15 KiB
id, type, title, domain, repo, status, owner, topic_slug, created, updated, depends_on, state_hub_workstream_id
| id | type | title | domain | repo | status | owner | topic_slug | created | updated | depends_on | state_hub_workstream_id |
|---|---|---|---|---|---|---|---|---|---|---|---|
| IHUB-WP-0018 | workplan | Railiance01 Deployment — Production Operations Scaffold | inter_hub | inter-hub | active | custodian | inter_hub | 2026-04-29 | 2026-06-07 | IHUB-WP-0015 | 080d841a-3acd-4adf-b684-2d1890a5e986 |
IHUB-WP-0018 — Railiance01 Deployment: Production Operations Scaffold
Goal
Deploy inter-hub to the Railiance01 Kubernetes cluster with fully automatic
deployment, SOPS-encrypted secrets, Traefik ingress, PostgreSQL HA, and a
Gitea Actions CI/CD pipeline.

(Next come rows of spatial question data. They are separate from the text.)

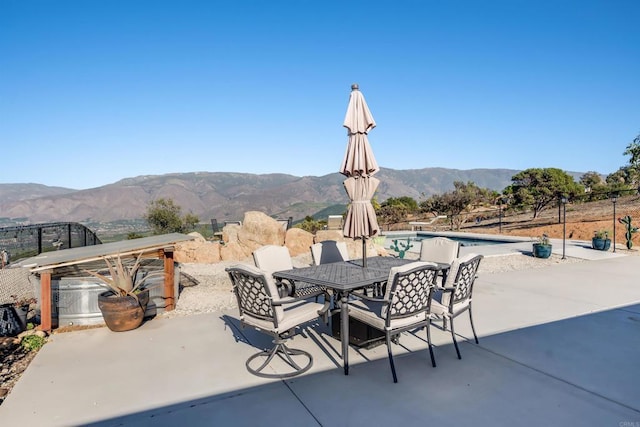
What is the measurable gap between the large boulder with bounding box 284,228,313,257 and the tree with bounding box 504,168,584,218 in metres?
15.0

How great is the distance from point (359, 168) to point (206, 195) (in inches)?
3403

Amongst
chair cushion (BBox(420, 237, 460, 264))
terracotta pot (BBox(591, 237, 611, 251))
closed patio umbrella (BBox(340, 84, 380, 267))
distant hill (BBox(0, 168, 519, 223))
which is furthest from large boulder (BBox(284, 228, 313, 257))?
distant hill (BBox(0, 168, 519, 223))

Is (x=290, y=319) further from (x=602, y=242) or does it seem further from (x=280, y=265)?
(x=602, y=242)

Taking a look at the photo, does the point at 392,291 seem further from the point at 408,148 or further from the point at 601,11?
the point at 408,148

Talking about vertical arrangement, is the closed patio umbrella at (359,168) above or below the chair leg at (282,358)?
above

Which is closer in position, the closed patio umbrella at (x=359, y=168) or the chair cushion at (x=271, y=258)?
the closed patio umbrella at (x=359, y=168)

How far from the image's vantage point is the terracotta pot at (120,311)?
4094 mm

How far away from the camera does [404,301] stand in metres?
3.04

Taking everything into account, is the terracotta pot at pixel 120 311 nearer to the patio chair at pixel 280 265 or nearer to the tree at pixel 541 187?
the patio chair at pixel 280 265

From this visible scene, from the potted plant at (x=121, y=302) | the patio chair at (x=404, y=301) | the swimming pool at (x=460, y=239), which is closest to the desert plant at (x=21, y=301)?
the potted plant at (x=121, y=302)

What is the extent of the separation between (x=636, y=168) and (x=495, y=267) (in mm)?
19014

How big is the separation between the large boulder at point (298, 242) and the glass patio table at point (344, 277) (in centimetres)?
550

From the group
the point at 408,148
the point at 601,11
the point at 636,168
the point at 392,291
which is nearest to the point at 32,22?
the point at 392,291

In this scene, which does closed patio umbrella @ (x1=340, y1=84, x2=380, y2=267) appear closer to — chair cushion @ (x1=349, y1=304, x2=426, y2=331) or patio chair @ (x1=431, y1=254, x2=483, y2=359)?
chair cushion @ (x1=349, y1=304, x2=426, y2=331)
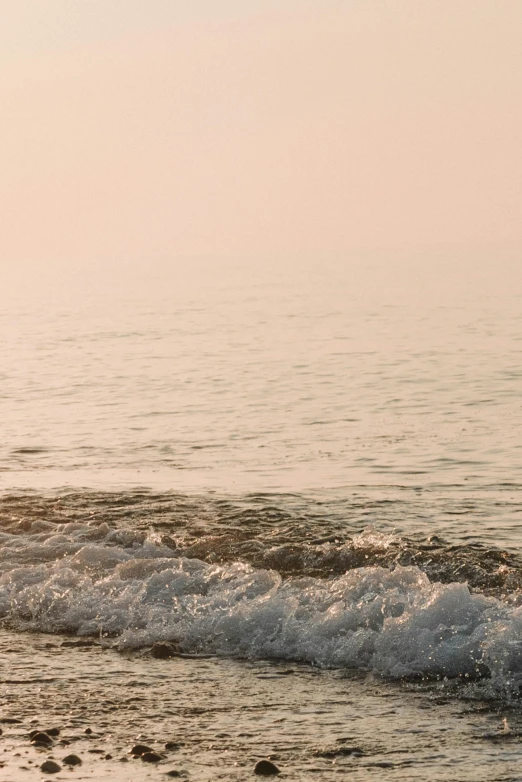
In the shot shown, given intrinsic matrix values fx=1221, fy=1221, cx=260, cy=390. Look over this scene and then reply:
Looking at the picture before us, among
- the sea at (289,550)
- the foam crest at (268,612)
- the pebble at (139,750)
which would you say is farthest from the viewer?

After this workplan, every push to main
automatically builds an OCI container image on haskelseed, pushes it to the
Railiance container registry, and deploys it — with automatic restart on node
reboot guaranteed by K3s.
Background
inter-hub v0.2.0-alpha.1 is running on haskelseed (Alpine) via RunDevServer and socat. That setup is a development convenience, not a production operations scaffold. The target is the Railiance01 K3s cluster, which has:
- K3s (single-node for now; ThreePhoenix HA cluster is in progress)
- Traefik ingress with TLS
- PostgreSQL HA (repmgr + pgpool) managed by railiance-platform
- SOPS/age secret management
- Gitea with built-in container registry (or separate registry service)
- Staged Promotion Lifecycle CLI (
railiance run / deploy / promote / rollback)
Key constraint: This workplan depends on Railiance01 K3s being operational. Gate R3 verifies cluster readiness before any deployment work begins — if K3s or the container registry is not ready, this workplan blocks there and the cluster work must be completed first.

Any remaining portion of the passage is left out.